## Goal of the exercise
Give back exactly the lines from the one holding "class: Mammalia" to the last line of the entries, both included, and nothing more.

═════ Supplied information ═════

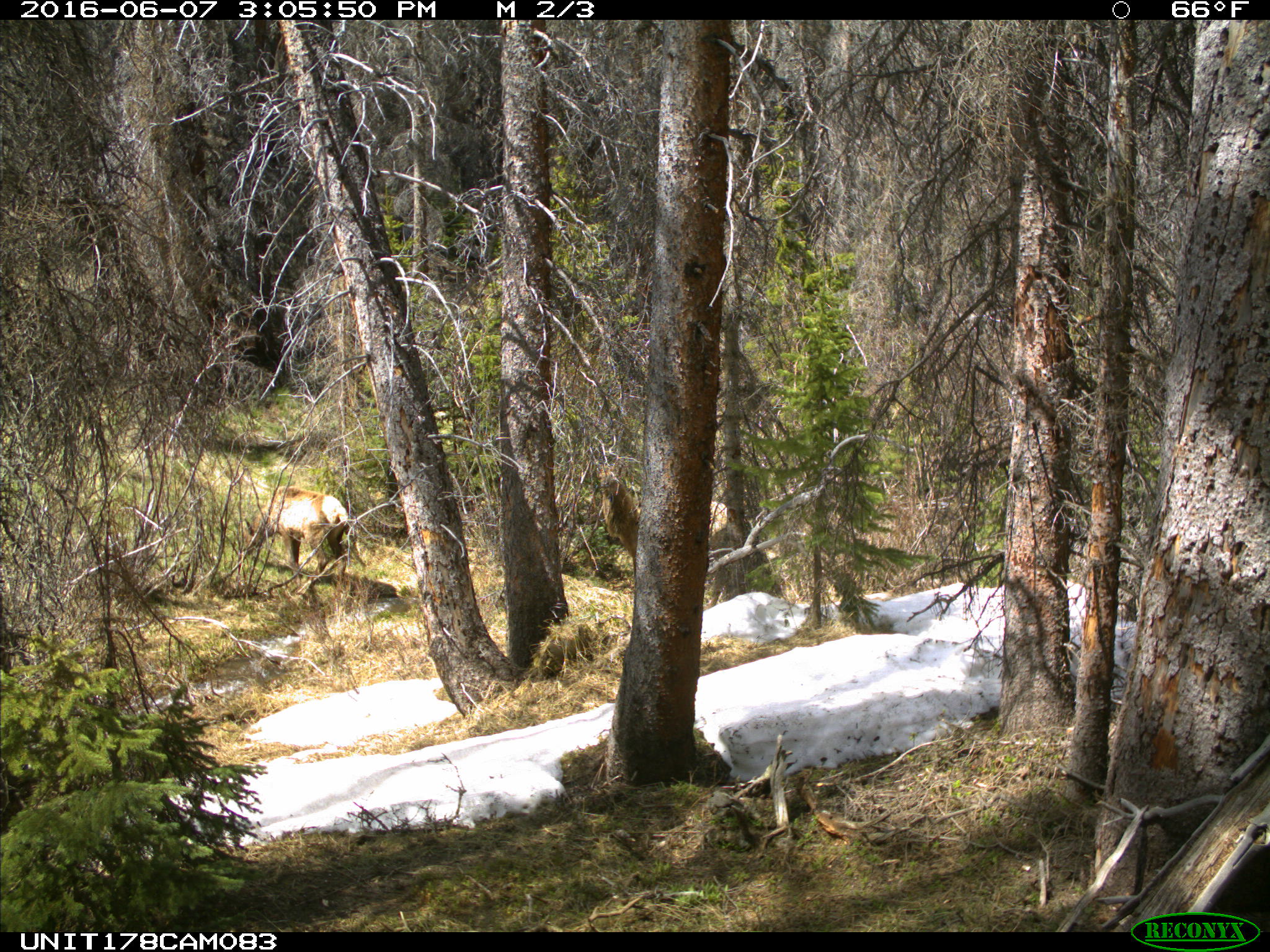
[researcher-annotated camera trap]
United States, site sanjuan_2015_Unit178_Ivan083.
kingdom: Animalia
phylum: Chordata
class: Mammalia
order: Artiodactyla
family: Cervidae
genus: Cervus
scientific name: Cervus elaphus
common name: red deer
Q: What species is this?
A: Cervus elaphus (red deer).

═════

## Exercise solution
class: Mammalia
order: Artiodactyla
family: Cervidae
genus: Cervus
scientific name: Cervus elaphus
common name: red deer
Q: What species is this?
A: Cervus elaphus (red deer).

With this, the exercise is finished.